(Pictures with short captions)
^^^^

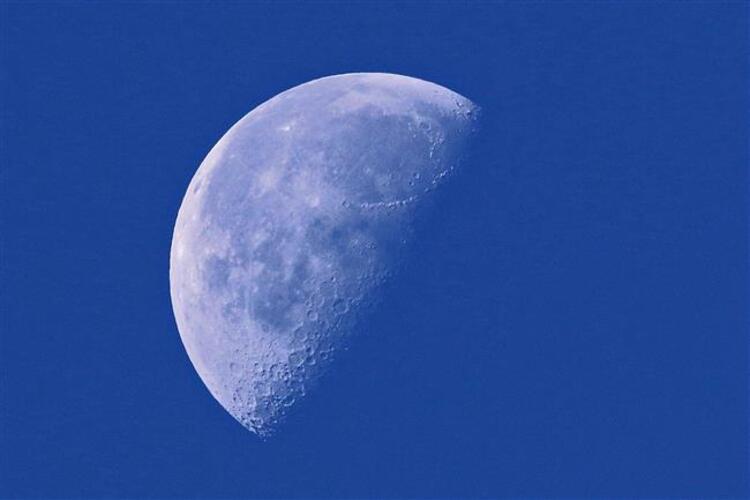 5 Nisan 2019 tarihinde saat 11:45'te Koç burcunda önemli bir yeni ay gerçekleşiyor. Biliyorsunuz ki gökyüzünde gerçekleşen bu etkinlikler bizlere farklı bilinç düzeyleri katarlar. Bizlerde hangi bilinç yapısına sahip olacağımızın fikrini önceden öngörebilirsek ona göre hareket ederek en azından süreci kaliteli bir şekilde yönetebiliriz. Genel anlamda yaşantımızda hızlı başlangıçlar yapmamıza sebep olacak bu yeniay, kişisel hayatlarımızda ne gibi konularda planlı olmamızı söylüyor diye aşağıda belirttik.Öncelikle eğer biliyorsanız yükselen burcunuza göre okuyun daha sonra kendi burcunuza göre de okuyabilirsiniz. Bilmiyorsanız yükselen burcunuzu öğrenmek için mutlaka gayret gösterin. Bunun için ihtiyacınız olan bilgi doğum saatiniz olacaktır.Eğer doğum saatinizde bilmiyorsanız kendi burcunuza göre fikir sahibi olabilirsiniz. Astrolog Aygül Aydın Koç burcunda meydana gelen yeni ayda burçların yapması gereken planları açıkladı İşte Koç burcunda gerçekleşecek yeni ay için burçların yapması gereken planlar...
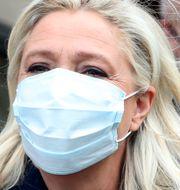 Nationell Samlings partiledare Marine Le Pen i munskydd/Arkivbild Thibault Camus / TT NYHETSBYRÅN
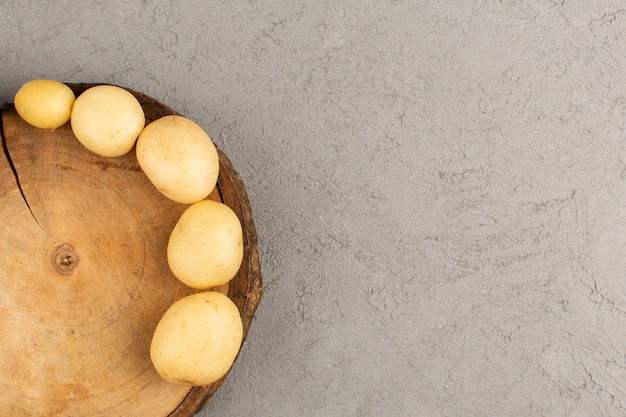Kartoffeln von oben auf dem grauen boden geschält Kostenlose Fotos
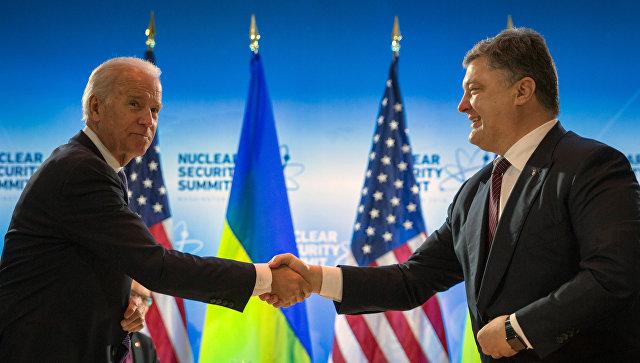 Президент Украины Петр Порошенко и вице-президент США Джозеф Байден во время встречи в Вашингтоне. Архивное фото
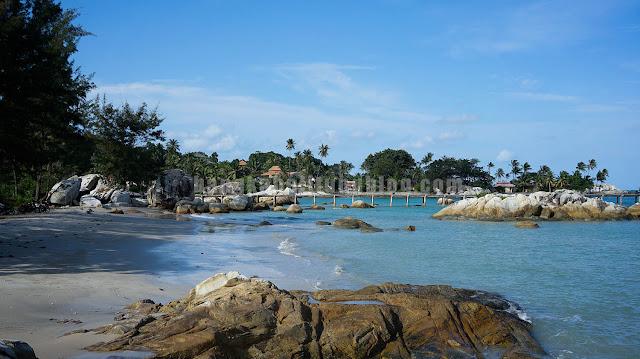 parai-beach-pulau-bangka-belitung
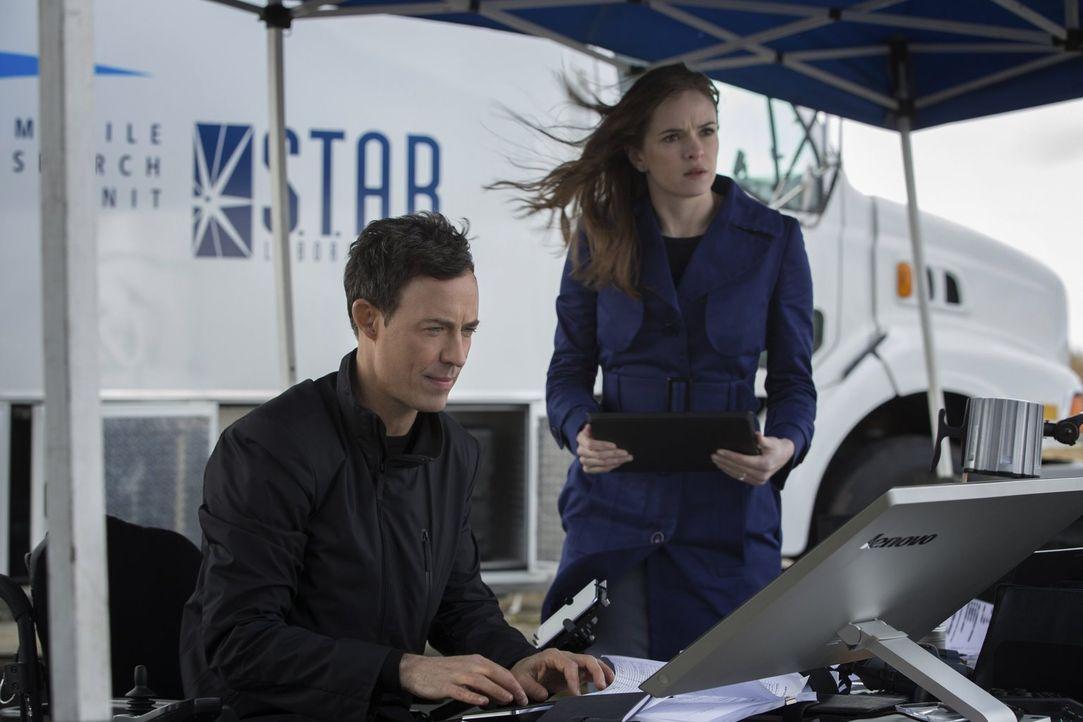 Sind über Barrys Superkräfte erstaunt: Harrison Wells (Tom Cavanagh, l.) und Caitlin Snow (Danielle Panabaker, r.) ... - Bildquelle: Warner Brothers.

^^^^

> _REQUIREMENT_
Set down the records again exactly as they appear, leaving each picture behind.

> _EXERCISE RESULT_
 5 Nisan 2019 tarihinde saat 11:45'te Koç burcunda önemli bir yeni ay gerçekleşiyor. Biliyorsunuz ki gökyüzünde gerçekleşen bu etkinlikler bizlere farklı bilinç düzeyleri katarlar. Bizlerde hangi bilinç yapısına sahip olacağımızın fikrini önceden öngörebilirsek ona göre hareket ederek en azından süreci kaliteli bir şekilde yönetebiliriz. Genel anlamda yaşantımızda hızlı başlangıçlar yapmamıza sebep olacak bu yeniay, kişisel hayatlarımızda ne gibi konularda planlı olmamızı söylüyor diye aşağıda belirttik.Öncelikle eğer biliyorsanız yükselen burcunuza göre okuyun daha sonra kendi burcunuza göre de okuyabilirsiniz. Bilmiyorsanız yükselen burcunuzu öğrenmek için mutlaka gayret gösterin. Bunun için ihtiyacınız olan bilgi doğum saatiniz olacaktır.Eğer doğum saatinizde bilmiyorsanız kendi burcunuza göre fikir sahibi olabilirsiniz. Astrolog Aygül Aydın Koç burcunda meydana gelen yeni ayda burçların yapması gereken planları açıkladı İşte Koç burcunda gerçekleşecek yeni ay için burçların yapması gereken planlar...
 Nationell Samlings partiledare Marine Le Pen i munskydd/Arkivbild Thibault Camus / TT NYHETSBYRÅN
Kartoffeln von oben auf dem grauen boden geschält Kostenlose Fotos
 Президент Украины Петр Порошенко и вице-президент США Джозеф Байден во время встречи в Вашингтоне. Архивное фото
 parai-beach-pulau-bangka-belitung
 Sind über Barrys Superkräfte erstaunt: Harrison Wells (Tom Cavanagh, l.) und Caitlin Snow (Danielle Panabaker, r.) ... - Bildquelle: Warner Brothers.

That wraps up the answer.